Que ça soit en ski de rando ou en escalade tu m’as énormément appris sur la montagne, sur les règles de sécurité, les techniques, je me sentais tellement bien et tellement en sécurité lorsque je sortais en montagne avec toi. J’ai maintenant un sentiment d’amertume, la sensation de rester sur ma faim, il a y encore beaucoup de choses que j’aurai aimé apprendre de toi, tant de sorties et de bringues que j’aurais aimé que l’on partage.

Tu vas nous manquer Fab, nous manquer pour les bonnes parties de rigolades, pour nous speeder au réveil à plier le bivouac, pour la beauté de te voir grimper si agilement sur n’importe quel rocher dès que tu en as l’occasion, pour nous émerveiller chaque lundi matin à lire tes récits de courses du week-end, pour nous apporter de ton fameux génépi ou autre nouvelle réalisation culinaire home-made, tu vas nous manquer énormément.

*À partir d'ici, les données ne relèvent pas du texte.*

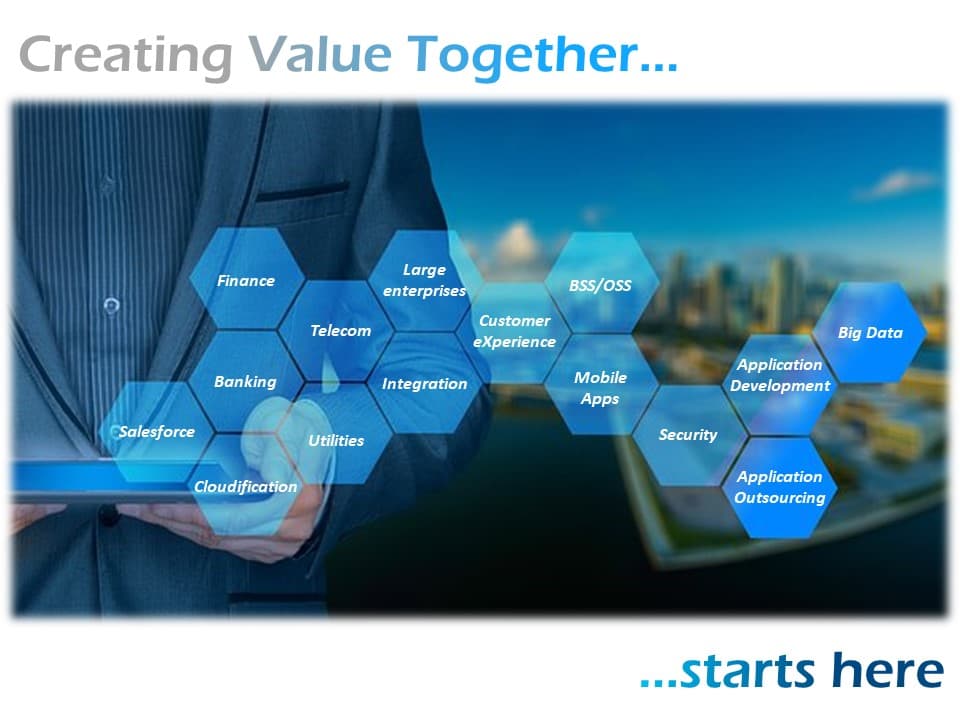 Creating Value Together...

Finance

Large enterprises

BSS/OSS

Telecom

Customer eXperience

Big Data

Banking

Integration

Mobile Apps

Application Development

Salesforce

Utilities

Security

Cloudification

Application Outsourcing

...starts here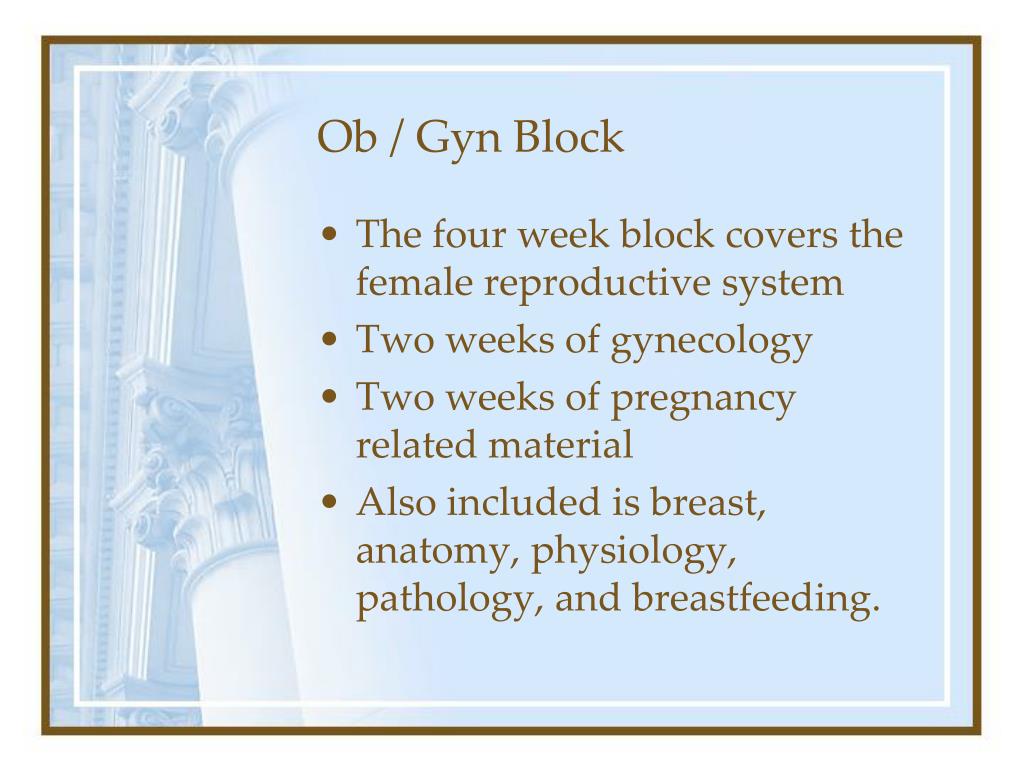 Ob / Gyn Block

• The four week block covers the female reproductive system
• Two weeks of gynecology
• Two weeks of pregnancy related material
• Also included is breast, anatomy, physiology, pathology, and breastfeeding.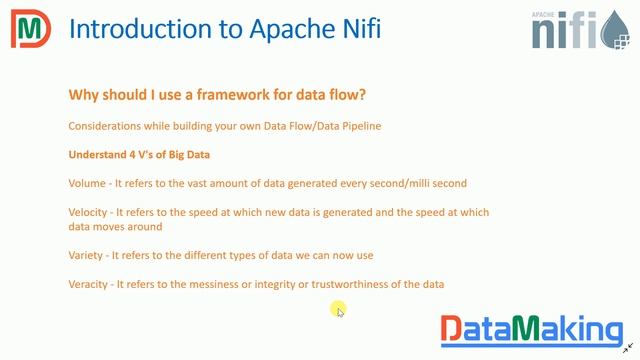 DM

Introduction to Apache Nifi

APACHE nifi

Why should I use a framework for data flow?

Considerations while building your own Data Flow/Data Pipeline

Understand 4 V's of Big Data

Volume - It refers to the vast amount of data generated every second/milli second

Velocity - It refers to the speed at which new data is generated and the speed at which data moves around

Variety - It refers to the different types of data we can now use

Veracity - It refers to the messiness or integrity or trustworthiness of the data

DataMaking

J’espère pouvoir bientôt me souvenir de tous ces moments passés ensembles dans le même état d’esprit qu’on les a vécu : joyeux et heureux de vivre. J’espère également qu’un jour j’arriverait à transmettre à mes enfants ces valeurs qui te tenaient à coeur: la volonté, le courage, le respect des autres et de la terre, la générosité, le dynamisme et surtout une gentillesse telle qui fait que l’on est tous si triste aujourd’hui. J’espère enfin que tu te sens aussi bien là où tu es maintenant que tu ne l’étais dans tes montagnes.

A Gérard, Maguy, Nicolas et tout le reste de la famille, j’adresse encore une fois mes plus profondes condoléances, je vous souhaite à tous beaucoup de courage afin que vous aussi vous n’ayez dans vos têtes que ce souvenir de son sourire.

Atchao mon pote,

Binch

Posté en tant qu’invité par claire:

Les passions sont les vents qui enflent les voiles du navire ; elles le submergent quelquefois, mais sans elles il ne pourrait voguer.
(Voltaire)

Toutes mes condoléances aux parents de Fabrice et à Cat qui a tant espéré.